[Tarefa 1] Indique se cada afirmação concorda com o texto sobre o edifício da Smov, respondendo sim ou não e citando literalmente as palavras do texto que decidem: (a) A estrutura principal do edifício fica nas fachadas. (b) As salas internas eram separadas por paredes fixas. (c) A orla pública do Guaíba foi concluída em pouco tempo.
[Tarefa 2] Continue o texto sobre o edifício da Smov a partir da última frase apresentada.

[Fonte]
-- -- --

Do ponto de vista urbanístico, ele destaca que o imóvel está justamente inserido dentro do planejamento previsto pelo Plano Paiva, que acabou por ser executado em grande parte, com os devidos ajustes e modificações ao longos dos anos, como a orla pública do Guaíba, que levaria décadas para ser finalizada. “Tu imagina Porto Alegre hoje sem a orla pública? A orla faz parte desse projeto de bairro moderno que foi executado lá na Praia de Belas. O Parque Marinha do Brasil é outro equipamento muito importante que poderia ter sido um loteamento, a presença da área administrativa, tudo isso junto com o Largo dos Açorianos, a própria Av. Borges de Medeiros, formam um conjunto muito importante. A Smov, junto com o IPE e com o DAER, tem essa imagem de cidade moderna, própria dos anos 60 e 70”, avalia o professor.

Por fim, sob o ponto de vista arquitetônico, Marques avalia que o edifício faz parte do movimento denominado genericamente de brutalista, que usa a estrutura do edifício e o concreto à vista como elemento expressivo. “Se tu observar a Smov, toda a estrutura importante do edifício vem para fora, vem para as fachadas, isso se chama exoesqueleto. Internamente, o edifício foi um dos primeiros a ter planta livre, que é levar todos os pilares para fora do edifício e deixar só um núcleo rígido lá no meio, de forma que a área onde tu usa, onde estão as salas e as atividades propriamente ditas, não tem estrutura, é um salão. Isso dá uma flexibilidade, que foi o que aconteceu. Não tinham paredes, eram só divisórias móveis, o que permitia trocar o layout e os compartimentos de posição a qualquer momento, o que é muito útil para uma repartição pública, que tem mudanças, etc, e isso foi pioneiro em Porto Alegre, o que torna o edifício fácil para o reaproveitamento, porque a parte de uso não tem parede. Ou seja, tu pode facilmente adaptar para uma empresa para uma instituição”, afirma.

-- -- --

[Seção de dados]
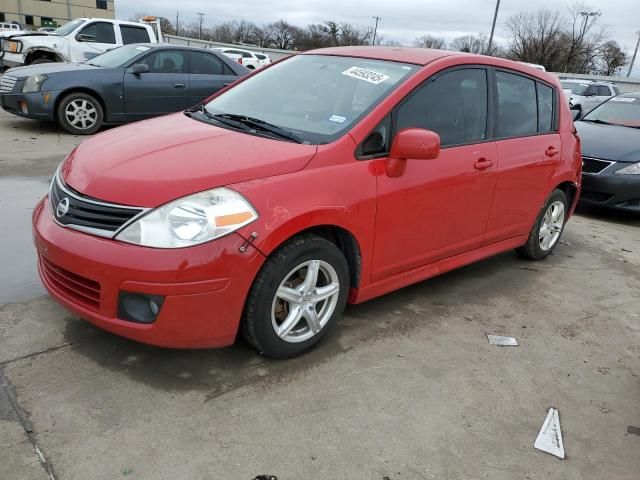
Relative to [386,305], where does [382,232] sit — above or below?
above

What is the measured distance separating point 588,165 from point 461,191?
13.7ft

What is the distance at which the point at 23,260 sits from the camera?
388cm

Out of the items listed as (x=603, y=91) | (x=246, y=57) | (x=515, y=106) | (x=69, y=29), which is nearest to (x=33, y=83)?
(x=69, y=29)

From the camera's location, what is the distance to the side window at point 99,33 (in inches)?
472

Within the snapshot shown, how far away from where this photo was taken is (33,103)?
805 centimetres

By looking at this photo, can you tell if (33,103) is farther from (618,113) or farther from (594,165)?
(618,113)

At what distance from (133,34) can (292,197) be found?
11.2m

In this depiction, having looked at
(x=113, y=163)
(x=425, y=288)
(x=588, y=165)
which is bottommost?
(x=425, y=288)

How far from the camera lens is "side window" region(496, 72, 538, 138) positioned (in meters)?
4.07

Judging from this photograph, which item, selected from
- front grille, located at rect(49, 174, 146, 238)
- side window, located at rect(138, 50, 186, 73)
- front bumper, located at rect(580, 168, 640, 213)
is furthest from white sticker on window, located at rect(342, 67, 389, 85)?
side window, located at rect(138, 50, 186, 73)

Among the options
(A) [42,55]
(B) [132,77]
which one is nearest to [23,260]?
(B) [132,77]

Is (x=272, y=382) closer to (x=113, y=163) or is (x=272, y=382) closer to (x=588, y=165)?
(x=113, y=163)

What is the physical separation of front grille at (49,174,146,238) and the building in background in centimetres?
6294

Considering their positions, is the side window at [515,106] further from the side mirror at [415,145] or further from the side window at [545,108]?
the side mirror at [415,145]
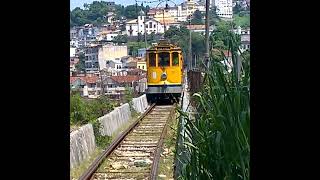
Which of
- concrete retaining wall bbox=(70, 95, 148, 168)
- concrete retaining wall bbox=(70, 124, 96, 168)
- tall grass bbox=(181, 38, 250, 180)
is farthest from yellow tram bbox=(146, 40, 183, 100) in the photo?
tall grass bbox=(181, 38, 250, 180)

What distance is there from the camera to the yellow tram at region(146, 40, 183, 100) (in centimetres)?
2061

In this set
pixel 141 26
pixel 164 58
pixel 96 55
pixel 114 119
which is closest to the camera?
pixel 114 119

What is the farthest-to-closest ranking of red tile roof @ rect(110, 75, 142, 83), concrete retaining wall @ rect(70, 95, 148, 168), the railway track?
red tile roof @ rect(110, 75, 142, 83)
concrete retaining wall @ rect(70, 95, 148, 168)
the railway track

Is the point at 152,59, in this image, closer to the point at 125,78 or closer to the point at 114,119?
the point at 125,78

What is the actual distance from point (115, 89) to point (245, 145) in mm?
18599

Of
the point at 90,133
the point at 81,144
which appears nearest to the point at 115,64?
the point at 90,133

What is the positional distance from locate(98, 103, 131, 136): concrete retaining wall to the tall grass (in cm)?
888

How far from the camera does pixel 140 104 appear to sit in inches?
765

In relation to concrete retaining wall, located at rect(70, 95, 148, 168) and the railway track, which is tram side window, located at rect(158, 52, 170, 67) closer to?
concrete retaining wall, located at rect(70, 95, 148, 168)

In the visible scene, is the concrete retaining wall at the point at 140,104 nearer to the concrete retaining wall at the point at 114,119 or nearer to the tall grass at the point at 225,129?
the concrete retaining wall at the point at 114,119

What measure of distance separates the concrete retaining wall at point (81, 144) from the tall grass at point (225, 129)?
218 inches

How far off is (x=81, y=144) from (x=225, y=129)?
7.11m
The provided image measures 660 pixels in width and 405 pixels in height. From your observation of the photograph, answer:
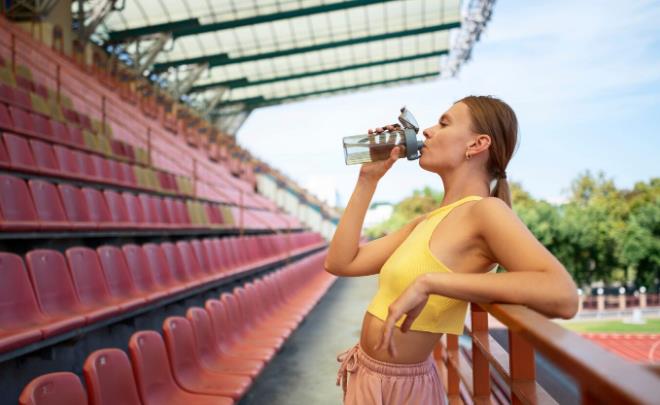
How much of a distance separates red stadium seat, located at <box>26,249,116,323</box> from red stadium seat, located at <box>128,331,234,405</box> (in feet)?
1.33

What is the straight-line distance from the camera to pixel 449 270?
0.83 m

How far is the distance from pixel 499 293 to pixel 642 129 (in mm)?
67719

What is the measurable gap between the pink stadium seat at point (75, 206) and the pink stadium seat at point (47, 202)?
0.11 feet

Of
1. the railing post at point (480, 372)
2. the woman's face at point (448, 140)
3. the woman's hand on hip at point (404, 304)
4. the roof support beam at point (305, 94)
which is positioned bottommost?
the railing post at point (480, 372)

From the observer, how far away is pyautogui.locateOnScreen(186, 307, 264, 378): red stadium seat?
2.13 m

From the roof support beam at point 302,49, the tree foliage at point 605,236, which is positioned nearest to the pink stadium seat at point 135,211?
the roof support beam at point 302,49

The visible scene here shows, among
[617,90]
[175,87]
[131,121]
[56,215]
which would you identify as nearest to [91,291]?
[56,215]

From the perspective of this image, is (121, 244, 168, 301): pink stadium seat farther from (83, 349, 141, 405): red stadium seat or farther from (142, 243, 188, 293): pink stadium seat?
(83, 349, 141, 405): red stadium seat

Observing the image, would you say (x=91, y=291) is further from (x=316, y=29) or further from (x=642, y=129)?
(x=642, y=129)

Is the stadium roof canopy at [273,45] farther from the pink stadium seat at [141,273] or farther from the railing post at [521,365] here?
the railing post at [521,365]

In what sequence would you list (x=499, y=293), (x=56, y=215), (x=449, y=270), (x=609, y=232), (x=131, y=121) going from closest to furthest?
(x=499, y=293)
(x=449, y=270)
(x=56, y=215)
(x=131, y=121)
(x=609, y=232)

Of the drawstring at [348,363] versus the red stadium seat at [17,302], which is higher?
the red stadium seat at [17,302]

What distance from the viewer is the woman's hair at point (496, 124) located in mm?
885

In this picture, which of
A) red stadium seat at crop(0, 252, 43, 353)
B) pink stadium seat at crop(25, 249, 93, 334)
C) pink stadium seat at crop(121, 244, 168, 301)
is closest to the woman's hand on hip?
red stadium seat at crop(0, 252, 43, 353)
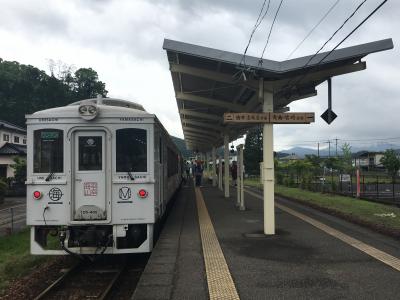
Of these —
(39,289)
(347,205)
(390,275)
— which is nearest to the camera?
(390,275)

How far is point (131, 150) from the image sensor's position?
866 centimetres

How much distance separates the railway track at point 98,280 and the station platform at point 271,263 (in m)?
0.66

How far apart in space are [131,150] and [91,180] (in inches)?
36.0

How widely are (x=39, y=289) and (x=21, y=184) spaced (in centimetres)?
2611

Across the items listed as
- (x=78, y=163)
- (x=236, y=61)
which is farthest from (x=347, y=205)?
(x=78, y=163)

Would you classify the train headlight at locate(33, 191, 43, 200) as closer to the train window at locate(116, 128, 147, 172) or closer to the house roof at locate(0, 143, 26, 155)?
Answer: the train window at locate(116, 128, 147, 172)

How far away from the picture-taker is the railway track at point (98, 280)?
730 cm

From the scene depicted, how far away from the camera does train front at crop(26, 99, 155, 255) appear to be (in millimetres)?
8383

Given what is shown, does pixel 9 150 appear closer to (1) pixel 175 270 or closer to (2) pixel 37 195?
(2) pixel 37 195

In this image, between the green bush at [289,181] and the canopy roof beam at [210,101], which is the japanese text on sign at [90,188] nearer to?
the canopy roof beam at [210,101]

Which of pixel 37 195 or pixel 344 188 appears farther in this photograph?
pixel 344 188

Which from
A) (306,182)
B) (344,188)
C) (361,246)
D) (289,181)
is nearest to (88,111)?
(361,246)

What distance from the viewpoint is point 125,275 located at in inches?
339

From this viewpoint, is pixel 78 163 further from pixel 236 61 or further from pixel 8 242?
pixel 8 242
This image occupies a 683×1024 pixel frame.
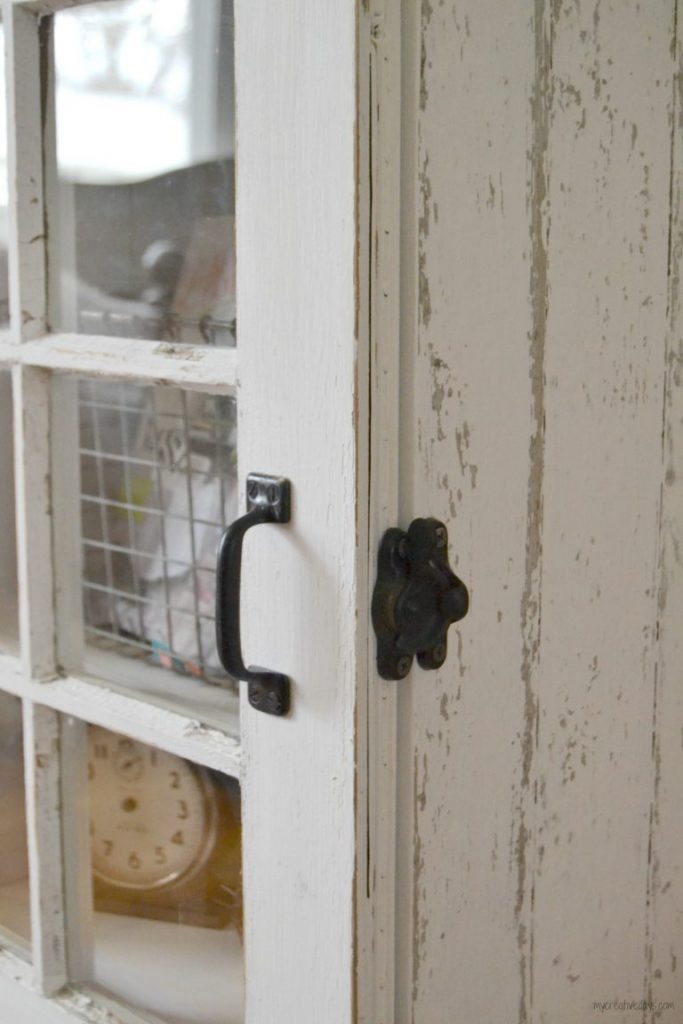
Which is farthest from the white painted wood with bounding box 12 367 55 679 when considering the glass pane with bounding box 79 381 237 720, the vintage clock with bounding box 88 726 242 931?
the glass pane with bounding box 79 381 237 720

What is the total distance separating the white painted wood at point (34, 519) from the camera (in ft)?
3.43

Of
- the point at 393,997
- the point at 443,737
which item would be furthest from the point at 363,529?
the point at 393,997

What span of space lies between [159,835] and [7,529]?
0.34m

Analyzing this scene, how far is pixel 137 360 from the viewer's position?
3.06 ft

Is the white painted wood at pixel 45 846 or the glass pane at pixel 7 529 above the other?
the glass pane at pixel 7 529

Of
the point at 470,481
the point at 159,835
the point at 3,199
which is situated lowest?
the point at 159,835

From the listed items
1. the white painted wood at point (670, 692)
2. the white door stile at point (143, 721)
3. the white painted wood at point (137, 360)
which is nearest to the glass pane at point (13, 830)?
the white door stile at point (143, 721)

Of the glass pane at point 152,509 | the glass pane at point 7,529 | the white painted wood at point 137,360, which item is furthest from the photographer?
the glass pane at point 152,509

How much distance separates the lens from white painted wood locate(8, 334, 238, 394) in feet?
2.88

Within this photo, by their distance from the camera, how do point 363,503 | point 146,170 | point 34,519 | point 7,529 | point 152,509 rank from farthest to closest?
point 152,509 < point 146,170 < point 7,529 < point 34,519 < point 363,503

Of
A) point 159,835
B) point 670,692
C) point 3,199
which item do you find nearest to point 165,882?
point 159,835

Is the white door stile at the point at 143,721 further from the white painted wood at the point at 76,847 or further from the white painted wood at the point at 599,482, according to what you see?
the white painted wood at the point at 599,482

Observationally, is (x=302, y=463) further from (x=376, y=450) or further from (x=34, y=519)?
(x=34, y=519)

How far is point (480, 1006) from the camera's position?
0.95 meters
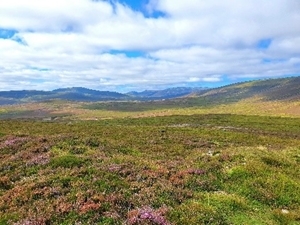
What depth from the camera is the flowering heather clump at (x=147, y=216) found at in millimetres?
9773

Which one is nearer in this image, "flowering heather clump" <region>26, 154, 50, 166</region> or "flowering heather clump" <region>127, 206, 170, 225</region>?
"flowering heather clump" <region>127, 206, 170, 225</region>

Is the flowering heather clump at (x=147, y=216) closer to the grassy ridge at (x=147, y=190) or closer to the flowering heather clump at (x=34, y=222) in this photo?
the grassy ridge at (x=147, y=190)

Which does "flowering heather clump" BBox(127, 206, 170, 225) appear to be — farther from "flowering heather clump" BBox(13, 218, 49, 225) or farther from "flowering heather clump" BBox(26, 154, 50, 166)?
"flowering heather clump" BBox(26, 154, 50, 166)

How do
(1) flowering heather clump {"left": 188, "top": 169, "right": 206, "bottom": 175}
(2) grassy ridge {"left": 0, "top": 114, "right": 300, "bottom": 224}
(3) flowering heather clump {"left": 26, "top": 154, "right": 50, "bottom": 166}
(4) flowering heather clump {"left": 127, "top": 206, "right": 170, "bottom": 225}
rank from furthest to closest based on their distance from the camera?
(3) flowering heather clump {"left": 26, "top": 154, "right": 50, "bottom": 166}, (1) flowering heather clump {"left": 188, "top": 169, "right": 206, "bottom": 175}, (2) grassy ridge {"left": 0, "top": 114, "right": 300, "bottom": 224}, (4) flowering heather clump {"left": 127, "top": 206, "right": 170, "bottom": 225}

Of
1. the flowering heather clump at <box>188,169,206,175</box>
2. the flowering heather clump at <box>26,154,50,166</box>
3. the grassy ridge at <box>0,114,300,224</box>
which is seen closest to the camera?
the grassy ridge at <box>0,114,300,224</box>

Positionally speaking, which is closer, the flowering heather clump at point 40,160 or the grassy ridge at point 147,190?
the grassy ridge at point 147,190

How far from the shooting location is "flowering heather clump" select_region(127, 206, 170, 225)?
9773 mm

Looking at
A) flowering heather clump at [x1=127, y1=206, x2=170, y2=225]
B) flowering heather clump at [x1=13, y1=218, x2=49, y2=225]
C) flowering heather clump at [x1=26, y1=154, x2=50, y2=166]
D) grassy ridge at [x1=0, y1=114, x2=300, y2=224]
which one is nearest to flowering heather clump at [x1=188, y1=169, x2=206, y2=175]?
grassy ridge at [x1=0, y1=114, x2=300, y2=224]

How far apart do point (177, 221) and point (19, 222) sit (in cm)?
492

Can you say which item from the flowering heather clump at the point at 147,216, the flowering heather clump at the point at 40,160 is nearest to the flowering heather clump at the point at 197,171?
the flowering heather clump at the point at 147,216

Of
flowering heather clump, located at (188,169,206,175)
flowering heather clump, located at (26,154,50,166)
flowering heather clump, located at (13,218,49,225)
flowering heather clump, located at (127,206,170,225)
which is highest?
flowering heather clump, located at (26,154,50,166)

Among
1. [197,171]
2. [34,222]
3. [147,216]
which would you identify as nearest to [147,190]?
[147,216]

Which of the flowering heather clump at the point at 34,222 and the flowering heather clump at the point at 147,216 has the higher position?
the flowering heather clump at the point at 34,222

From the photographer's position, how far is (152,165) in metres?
16.8
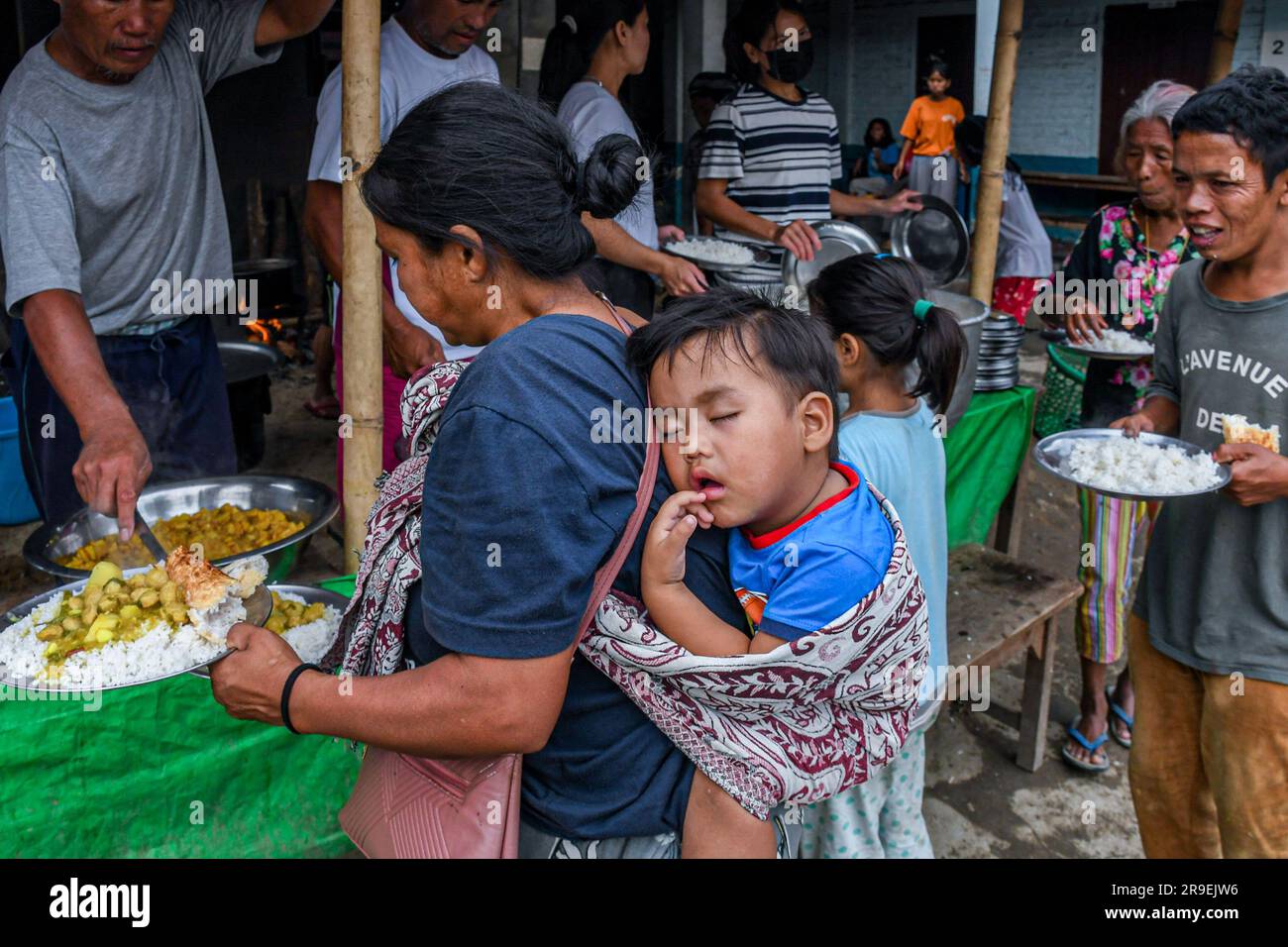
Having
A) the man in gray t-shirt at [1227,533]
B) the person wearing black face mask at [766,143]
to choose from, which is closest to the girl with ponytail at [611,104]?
the person wearing black face mask at [766,143]

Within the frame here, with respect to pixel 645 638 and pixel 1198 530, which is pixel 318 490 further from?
pixel 1198 530

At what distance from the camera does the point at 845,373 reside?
236 centimetres

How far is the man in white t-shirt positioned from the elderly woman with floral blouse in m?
2.22

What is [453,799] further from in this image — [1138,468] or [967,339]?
[967,339]

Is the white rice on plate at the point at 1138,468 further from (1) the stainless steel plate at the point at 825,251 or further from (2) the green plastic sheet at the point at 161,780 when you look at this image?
(2) the green plastic sheet at the point at 161,780

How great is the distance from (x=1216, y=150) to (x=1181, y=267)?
16.3 inches

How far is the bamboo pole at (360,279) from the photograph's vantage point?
2355mm

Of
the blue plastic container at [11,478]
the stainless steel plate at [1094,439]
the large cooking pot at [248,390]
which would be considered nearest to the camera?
the stainless steel plate at [1094,439]

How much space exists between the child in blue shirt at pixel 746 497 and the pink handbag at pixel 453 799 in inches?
2.3

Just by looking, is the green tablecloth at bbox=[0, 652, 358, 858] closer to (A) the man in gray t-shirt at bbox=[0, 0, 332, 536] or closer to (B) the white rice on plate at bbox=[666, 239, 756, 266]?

-- -- --

[Resposta 1]
(a) Sim: "toda a estrutura importante do edifício vem para fora, vem para as fachadas, isso se chama exoesqueleto."
(b) Não: "Não tinham paredes, eram só divisórias móveis"
(c) Não: "que levaria décadas para ser finalizada"

[Resposta 2]
O professor destaca ainda que o movimento em prol da preservação não está defendendo que o imóvel volte a ser um edifício público e, inclusive, está de acordo com a venda, mas defende que ele seja incluído no inventário para que seja preservado. Ele afirma ainda que um estudo feito sobre o imóvel indica que, pela legislação municipal aprovada na atual gestão, regras de preservação permitiriam até mesmo um aproveitamento maior do terreno, em termos de área total, caso o prédio seja preservado.

“Pelas regras atuais de estímulo à preservação criadas pela administração atual, se manter a Smov e construir um edifício novo onde está o estacionamento, a área total fica maior do que se não preservar. A pergunta é: por que não preservar? Se há conveniência econômica, o edifício permite a adaptação de usos sem problema nenhum e tem razões históricas, urbanísticas e arquitetônicas, tudo nesse caso leva a crer que a saída que traz melhor resultados para todos é preservar”, afirma.

Ex-presidente do CAU/RS, Tiago Holzmann avalia que a demora para o retorno do Epach, além de ser tardio, não foi adequado, respondendo o parecer apresentado por técnicos da UFRGS em apenas duas páginas e encaminhado para a análise do Compahc, que tem o papel de ser a instância decisiva e recursal em questões de patrimônio, após a sanção da lei. “A questão do tombamento vai ao município, que não dá retorno, nem que sim, nem que não. Com certeza, intencionalmente, não se tem uma resposta formal. E a resposta, quando vem, é inadequada do ponto de vista técnico e jurídico. Porque uma solicitação de tombamento fundamentada, tem que ter uma análise fundamentada para a sua aceitação ou não, e não houve esse estudo e essa análise. A Epahc, órgão de patrimônio do município, não fez o seu trabalho, não fez a sua análise, e encaminhou diretamente para o Compahc sem a análise adequada para o município”, diz.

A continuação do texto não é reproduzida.